Pictured left to right: Alex Simplot (Daley-Murphy-Wisch Funeral Home), Ann-Margaret Young (BTC), Moira Lafayette (BTC), Gabriel Schauf (MATC), Gerald Lynch (Whitcomb-Lynch Funeral Home), and Neil Schneider (Schneider Funeral Home & Crematory) at the agreement signing last spring.
Each year, the demand for funeral professionals continues to grow nationwide. The field seeks individuals with a desire to help honor and memorialize the deceased while developing new and innovative ways to do so. Among other things, funeral directors work as: embalmers and reconstructive artists - preparing the deceased and creating an opportunity for loved ones to say goodbye, grief counselors - hearing about the family’s challenges and supporting them in their grief journey, and event planners - creating unique and personalized funeral and memorial services for families.
Deathcare requires people who are both artistically and scientifically minded. In the arts field, students study psychology, grief, ethics, marketing, and management. In the scientific field, students study funeral chemistry, pathology, microbiology, embalming, and restorative art.
At MATC, the program is overseen by Funeral Service Program Coordinator Gabriel Schauf who has been a licensed funeral director in Wisconsin and Minnesota since 2006. Gabriel was led to the funeral service industry in college where he was studying acting. A friend convinced him to give funeral service a try and he never looked back.
“Since the start of my career,” he said, “I have found a high level of passion for this profession and am always seeking new ways to connect, learn, and do more within it.” Outside of school he owns his own motorcycle urn company, EtURNal Ride (www.eturnalride.com), and hosts a funeral podcast for the National Funeral Directors Association called ‘A Brush with Death’ (www.nfda.org/podcast).
The benefit of a shared program like this is that students can stay close to home and work as apprentices at local Green and Rock County funeral homes while preparing to join MATC for their year of technical funeral courses. Furthermore, the guesswork that would typically take place when a student transfers is resolved with the pipeline between Blackhawk and MATC. This will help students move more efficiently from their general coursework to their program coursework.

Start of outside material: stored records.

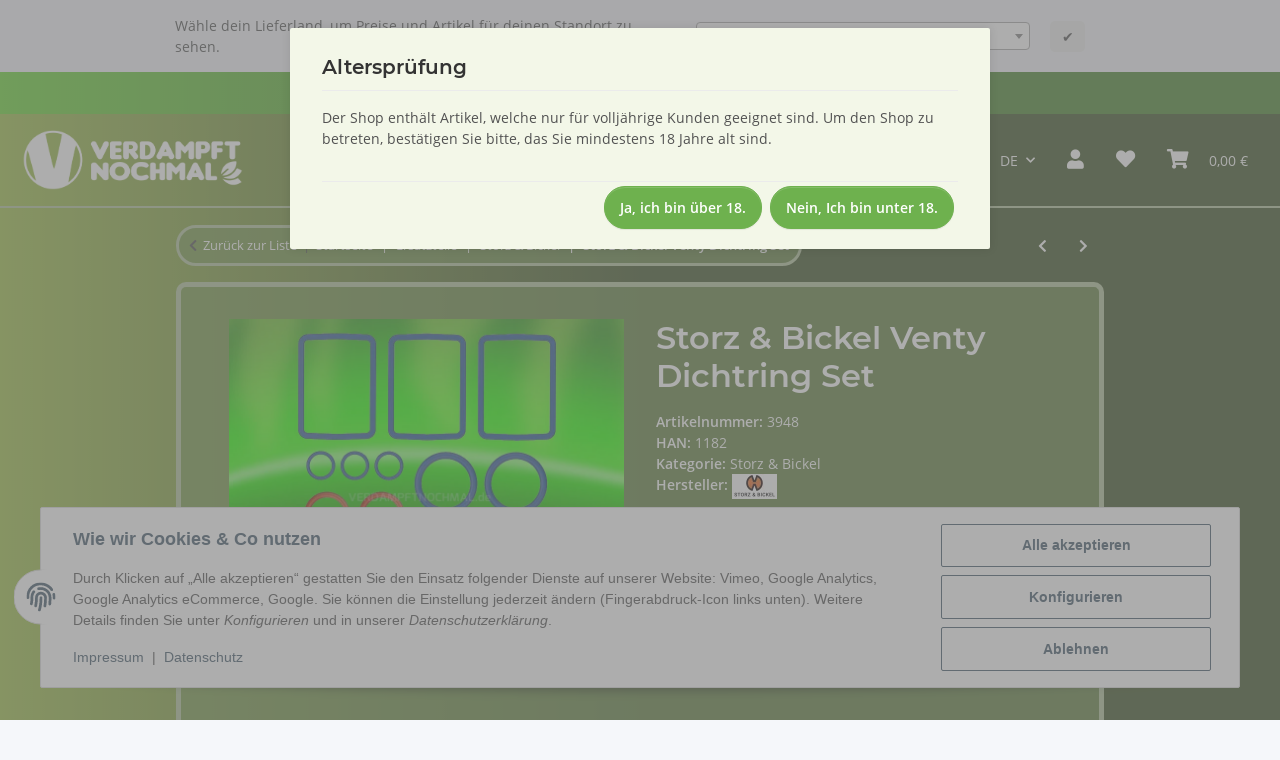

--- FILE ---
content_type: application/javascript
request_url: https://verdampftnochmal.de/templates/VerdampftnochmalNOVA/js/custom.js?v=5.5.3
body_size: 289
content:
/*
 * Platz für eigenes Javascript
 * Die hier gemachten Änderungen überschreiben ggfs. andere Funktionen, da diese Datei als letzte geladen wird.
 */
 
$(window).on('load', function () {
    
	//fix modal for mobile search
	const observer = new MutationObserver((mutations) => {
		mutations.forEach((mutation) => {
			if(mutation.addedNodes.length){
				mutation.addedNodes.forEach(function(node) {
					if (node.nodeType === 1 && node.classList.value === 'modal-backdrop fade show zindex-dropdown') {
						node.remove();
					}
				});
			}
		});
	});

	observer.observe(document.querySelector('body'), { childList: true, subtree: true });
	
});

Funeral Service courses are a blend of lecture, hands-on, labs, and field experience work that provides a well-rounded experience. “Beyond our required curriculum,” Gabriel explained, “we also include advanced learning opportunities to develop specialized skills sought out by employers including cremation, arranger, and celebrant training. We also collaborate with local funeral professionals to provide further insight into the profession through tours, demonstrations, guest speakers, and professional education and networking events.”
Every accredited funeral service program across the country teaches the same curriculum and the students have to successfully pass the same National Board Exam regardless of what school they attended. At MATC, the combination of smaller class sizes, dedicated faculty, a constantly developing curriculum and program, and local professional support provides students with a great learning experience that includes everything they need to be prepared for a successful career in funeral service pending completion of the National Board Exam and State Board Exam.
For those interested in seeing if funeral services might be right for them, anyone with a high school diploma or equivalent can work as a funeral director’s apprentice in the state of Wisconsin. To do so, students take a 16-hour apprentice course that covers all of the things a funeral director’s apprentice would have to be aware of/responsible for during their time of employment. This course is offered multiple times throughout the year at MATC. Now, students trying to determine their future after graduating high school or individuals who might be investigating a second career can get the experience they need to determine if this is the career for them.